Y así era siempre. Cuando él llegaba tarde a casa y me tocaba esperar, podía ver a la chica del departamento del frente asomarse al balcón y medir la distancia entre su casa y el suelo. En realidad lo hacía a diario, pero yo la veía solamente esas tardes de tensa espera tomando vino en el balcón. Ella me parecía tan osada, asomando medio cuerpo sobre la baranda, al filo de la caída, al borde de la locura.
Una de esas tardes, la chica me miró a los ojos, como invitándome a asomarme por el precipicio urbano que constituía el espacio entre las dos torres. Éramos como dos rapunceles atrapadas en esos edificios de altura. Bueno, yo era cada día más Penélope, esperando y esperando que él llegara. Y él llegaba cada día más tarde o no llegaba. Yo no sé si mi extraña vecina sería capaz de adivinar mi angustia, pero esa mirada fue para mí una clara invitación a terminar con esa espera frustrante y absurda.
Una noche, de un día en que no salí al balcón porque él llegó temprano y pusimos en práctica la nueva costumbre de discutir, ocurrió, por fin. La chica saltó. Saltó y provocó un ruido ensordecedor e inolvidable, un ruido seco, ronco, profundo y macabro. No quise mirarla, repentinamente, empecé a sentirme culpable, cómplice y traidora a la vez. Tuve la convicción absoluta de que debería haber saltado con ella, que adivinaba mis angustias y comprendía mis tristezas. No tuve corazón ni estómago para mirarla, pero podía asegurar que tenía casi todos los huesos quebrados, la piel amoratada y un charco sangriento humedeciéndola. 21 pisos. 21 pisos de arrojo e imposibilidad de retorno. Pude construir tan detalladamente esa imagen en mi cabeza, que fue imposible dormir esa noche y las siguientes. Él me dijo, entonces, que yo además de tonta estaba loca, que por qué carajo me pasaba horas en el balcón. Pero yo opté por dejar de hablar con él, porque no tenía una respuesta o explicación a su comentario repetitivo y molesto.

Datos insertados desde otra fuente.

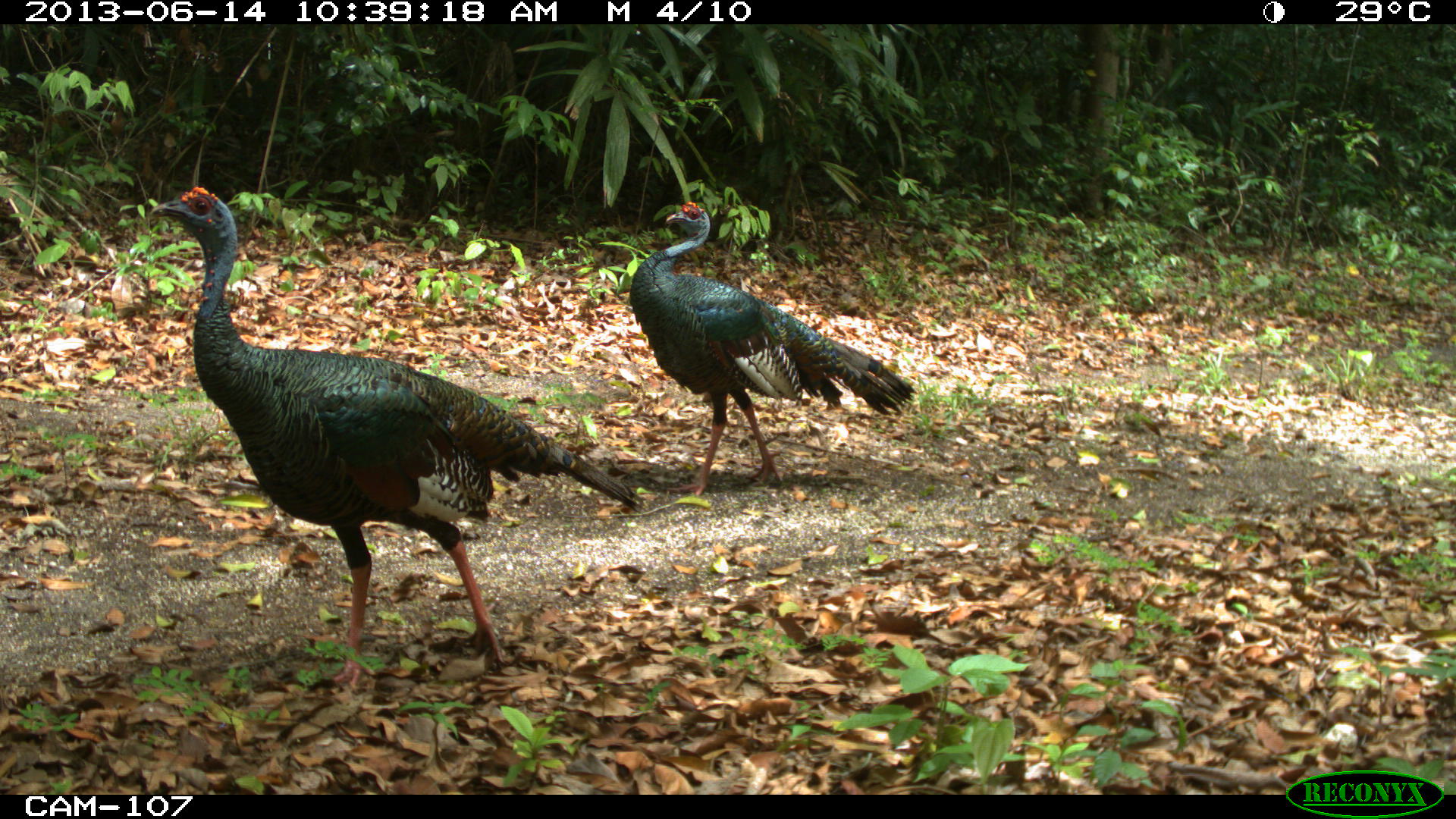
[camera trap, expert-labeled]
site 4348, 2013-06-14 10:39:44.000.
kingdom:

Una semana más tarde comenzaron las pesadillas. Justo cuando empecé a dormir, de nuevo, sola. Primero era un sueño normal y corriente, en el que veía a mi vecina tranquila, midiendo, como siempre, la distancia entre el balcón y el suelo. Pero la primera señal inquietante fue soñarla usando un vestido mío. Ese vestido de novia que sólo alcancé a probarme pero no llegué a estrenar jamás. Desperté sobresaltada. La noche siguiente, la chica del departamento del frente apareció en la terracita y me hizo lanzar un grito de espanto. Ya no llevaba un vestido mío; pero tenía mi libro preferido entre las manos. Miré al librero, vi un espacio vacío, volví a mirar hacia ella pero ya no estaba. Y la tercera noche, la pesadilla fue insoportable. Me vi salir por la ventana del departamento del frente, mirar con parsimonia hacia el suelo, sonreírle al vacío y luego, saltar. Sentí como mi cuerpo cruzaba el aire en pocos segundos y entendí que era mucho más que un mal sueño: más que una pesadilla, estaba presenciando un designio, una profecía que yo misma cumpliría cuando siguiera los pasos de mi amiga muerta.
Por eso, por eso y no porque él se fue, junté todas las pastillas que me ataban a la cordura y las tragué sin contarlas, de golpe, apenas con un poco de vodka. Y así supe que una sobredosis de fármacos también puede lanzarte al abismo, al foso inexpugnable del que no hay retorno. Y conocí el dolor que duele tanto que no puede medirse con palabras, el dolor que se ajusta a la medida de mi propia tragedia. Cuando desperté del coma, desapareció la pesadilla. Los sueños, también.